Work instructions
Return, word for word, the line containing "United States, site archbold_FL-29." and every line after it through the last line of the records below.

◇ ◇ ◇ ◇ ◇ ◇ ◇

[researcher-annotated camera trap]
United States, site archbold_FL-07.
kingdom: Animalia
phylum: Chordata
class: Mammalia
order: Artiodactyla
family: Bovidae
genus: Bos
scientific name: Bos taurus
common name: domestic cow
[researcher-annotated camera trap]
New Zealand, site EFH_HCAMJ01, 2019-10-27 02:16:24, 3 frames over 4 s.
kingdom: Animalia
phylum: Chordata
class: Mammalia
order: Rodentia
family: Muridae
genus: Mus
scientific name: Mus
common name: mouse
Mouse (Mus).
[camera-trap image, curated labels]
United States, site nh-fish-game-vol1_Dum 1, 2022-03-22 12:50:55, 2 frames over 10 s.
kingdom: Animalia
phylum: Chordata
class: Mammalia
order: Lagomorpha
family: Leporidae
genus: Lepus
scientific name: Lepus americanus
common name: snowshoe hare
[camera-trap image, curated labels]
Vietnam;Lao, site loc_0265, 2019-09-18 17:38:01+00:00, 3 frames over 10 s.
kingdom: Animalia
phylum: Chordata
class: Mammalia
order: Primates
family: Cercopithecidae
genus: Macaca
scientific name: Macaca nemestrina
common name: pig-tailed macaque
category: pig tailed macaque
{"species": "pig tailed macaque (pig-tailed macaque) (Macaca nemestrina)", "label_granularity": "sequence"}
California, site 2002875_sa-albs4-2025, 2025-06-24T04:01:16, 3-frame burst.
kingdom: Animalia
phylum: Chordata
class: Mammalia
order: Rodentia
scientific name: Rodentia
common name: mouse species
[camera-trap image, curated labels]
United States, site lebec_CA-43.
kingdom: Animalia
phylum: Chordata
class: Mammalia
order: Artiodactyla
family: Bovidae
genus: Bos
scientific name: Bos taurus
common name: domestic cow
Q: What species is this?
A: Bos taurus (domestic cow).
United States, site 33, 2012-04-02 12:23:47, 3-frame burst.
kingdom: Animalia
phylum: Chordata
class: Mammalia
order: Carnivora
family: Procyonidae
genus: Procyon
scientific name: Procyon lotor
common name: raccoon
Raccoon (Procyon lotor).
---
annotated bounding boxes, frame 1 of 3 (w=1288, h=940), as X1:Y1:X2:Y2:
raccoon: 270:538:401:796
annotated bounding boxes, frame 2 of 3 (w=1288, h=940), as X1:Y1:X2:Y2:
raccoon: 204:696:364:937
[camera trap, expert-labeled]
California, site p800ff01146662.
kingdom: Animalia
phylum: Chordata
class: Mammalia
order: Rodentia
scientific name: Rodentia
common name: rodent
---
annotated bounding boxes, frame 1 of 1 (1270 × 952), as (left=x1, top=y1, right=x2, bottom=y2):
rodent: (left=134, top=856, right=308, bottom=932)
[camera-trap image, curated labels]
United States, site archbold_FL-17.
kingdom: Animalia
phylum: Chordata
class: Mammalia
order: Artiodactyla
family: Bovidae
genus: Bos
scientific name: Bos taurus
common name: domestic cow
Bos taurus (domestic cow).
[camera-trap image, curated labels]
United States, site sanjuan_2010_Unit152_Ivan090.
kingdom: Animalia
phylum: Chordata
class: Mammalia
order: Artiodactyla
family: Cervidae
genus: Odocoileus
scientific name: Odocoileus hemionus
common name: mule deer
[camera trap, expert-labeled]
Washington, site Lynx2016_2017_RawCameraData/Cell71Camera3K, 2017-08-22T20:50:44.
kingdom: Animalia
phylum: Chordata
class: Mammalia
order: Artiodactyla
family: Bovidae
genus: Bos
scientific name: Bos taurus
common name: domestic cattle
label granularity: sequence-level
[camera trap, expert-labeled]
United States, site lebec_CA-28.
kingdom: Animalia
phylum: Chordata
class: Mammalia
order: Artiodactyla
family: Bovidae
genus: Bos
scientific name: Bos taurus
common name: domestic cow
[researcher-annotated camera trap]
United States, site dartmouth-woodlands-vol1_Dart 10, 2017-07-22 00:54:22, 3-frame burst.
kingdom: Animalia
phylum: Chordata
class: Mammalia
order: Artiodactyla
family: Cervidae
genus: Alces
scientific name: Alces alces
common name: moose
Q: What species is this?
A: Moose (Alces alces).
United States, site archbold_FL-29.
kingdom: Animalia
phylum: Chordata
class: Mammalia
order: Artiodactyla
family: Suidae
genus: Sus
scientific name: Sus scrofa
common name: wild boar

◇ ◇ ◇ ◇ ◇ ◇ ◇

Output of the task
United States, site archbold_FL-29.
kingdom: Animalia
phylum: Chordata
class: Mammalia
order: Artiodactyla
family: Suidae
genus: Sus
scientific name: Sus scrofa
common name: wild boar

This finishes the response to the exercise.